--- START ---

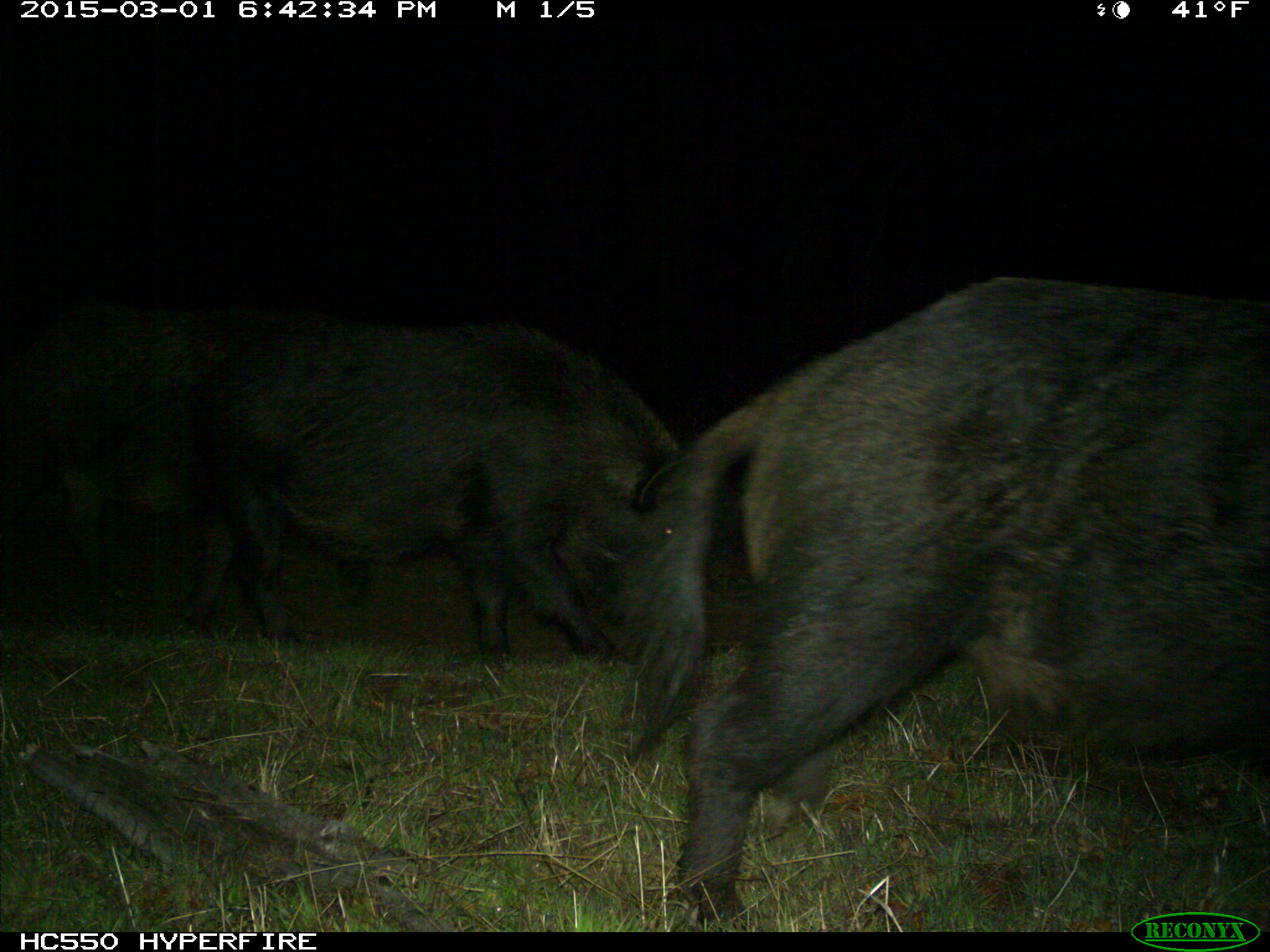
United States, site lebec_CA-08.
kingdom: Animalia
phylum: Chordata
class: Mammalia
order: Artiodactyla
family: Suidae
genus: Sus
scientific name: Sus scrofa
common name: wild boar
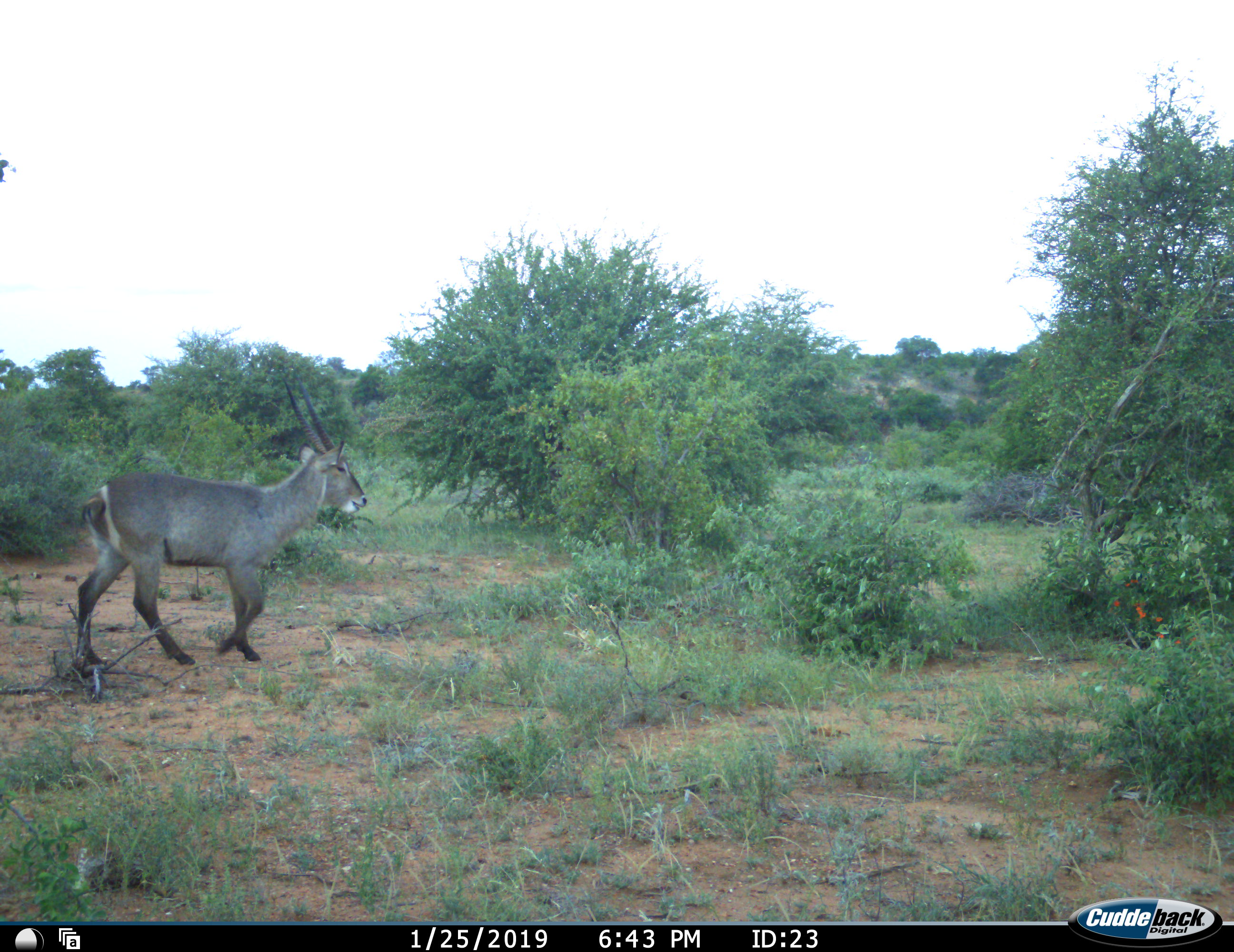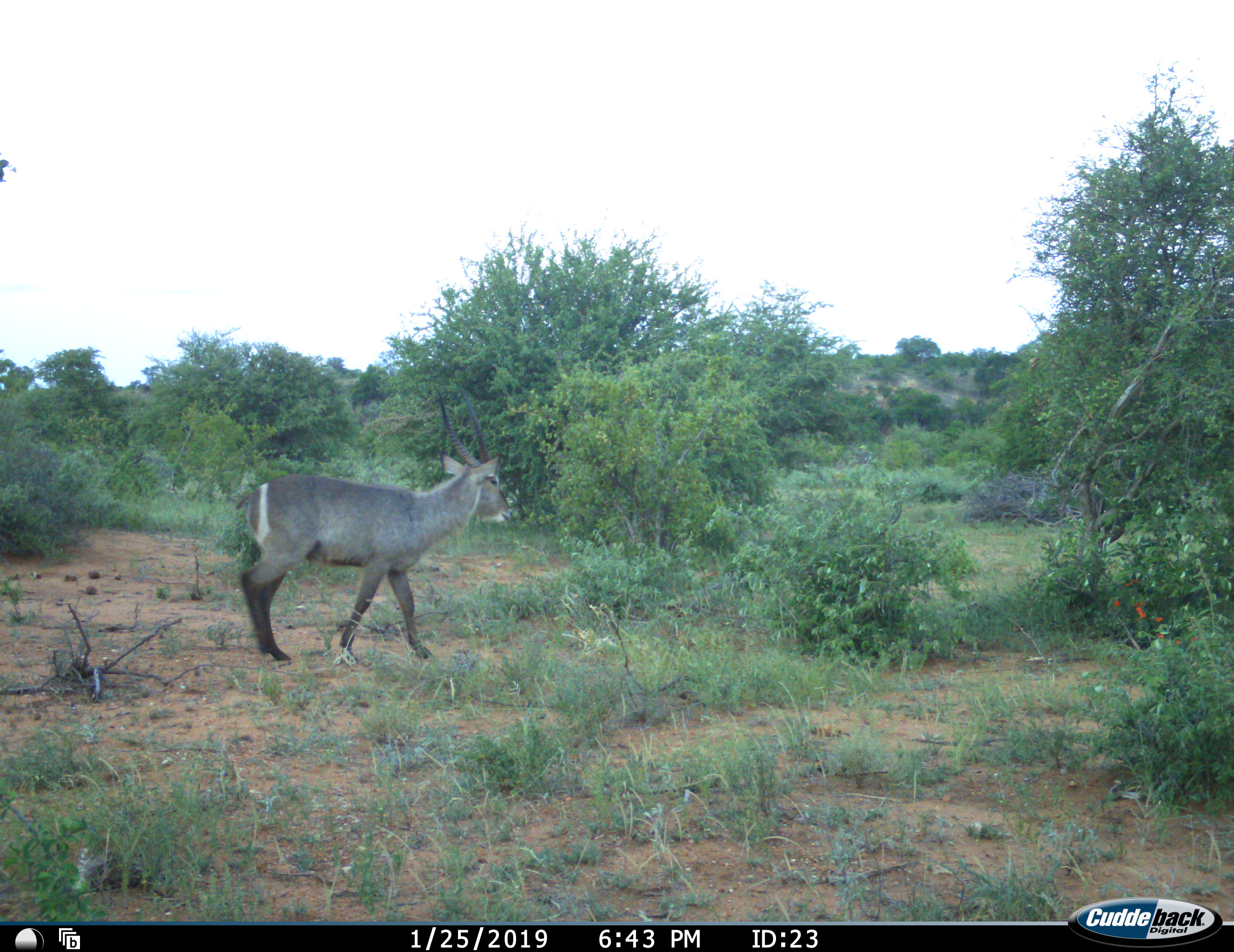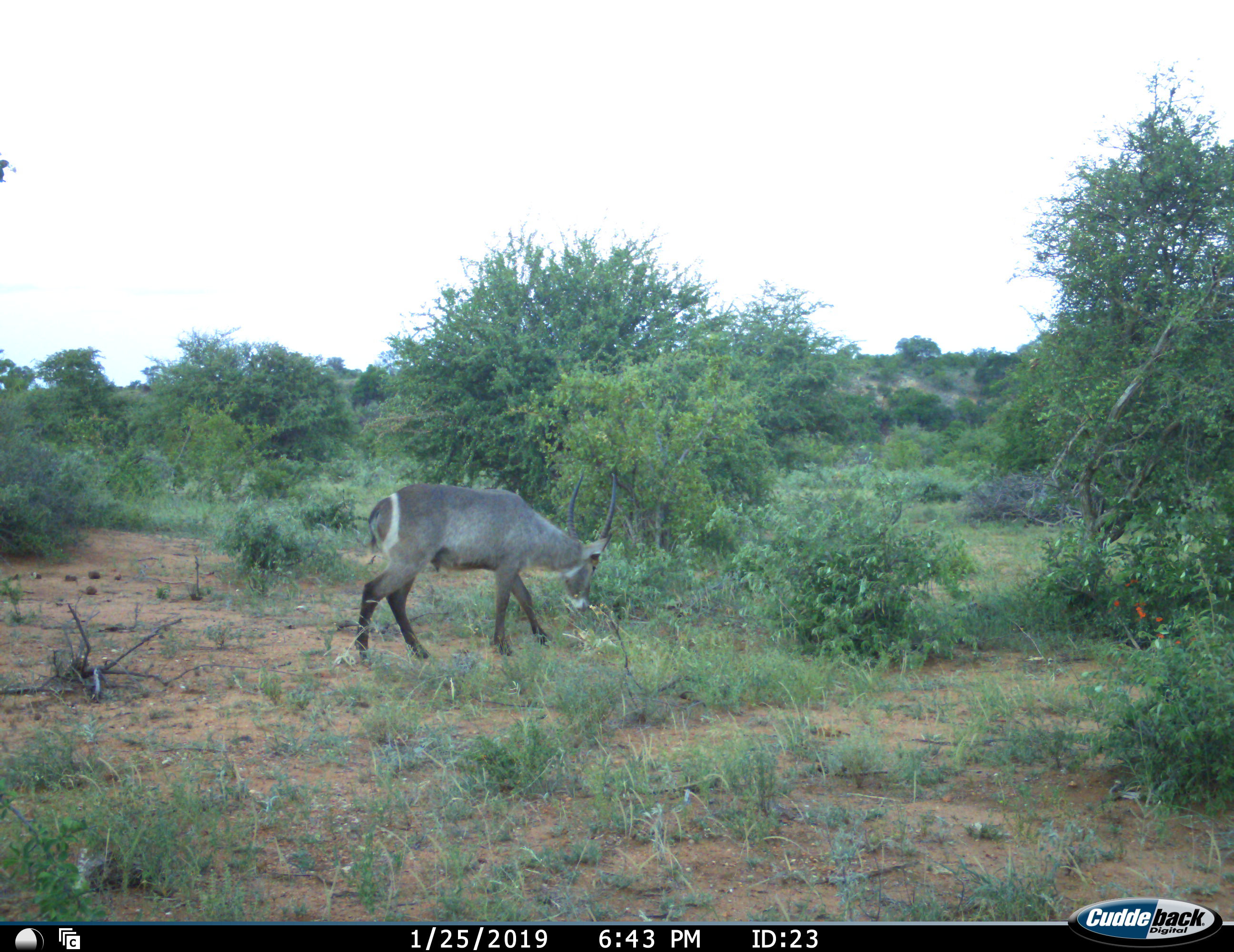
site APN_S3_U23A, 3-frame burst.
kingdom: Animalia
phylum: Chordata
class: Mammalia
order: Artiodactyla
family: Bovidae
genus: Kobus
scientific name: Kobus ellipsiprymnus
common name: waterbuck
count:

--- END ---

*Brief*: Write out all the material above exactly, with no image carried over.

*Solution for this exercise*:
United States, site lebec_CA-08.
kingdom: Animalia
phylum: Chordata
class: Mammalia
order: Artiodactyla
family: Suidae
genus: Sus
scientific name: Sus scrofa
common name: wild boar
site APN_S3_U23A, 3-frame burst.
kingdom: Animalia
phylum: Chordata
class: Mammalia
order: Artiodactyla
family: Bovidae
genus: Kobus
scientific name: Kobus ellipsiprymnus
common name: waterbuck
count:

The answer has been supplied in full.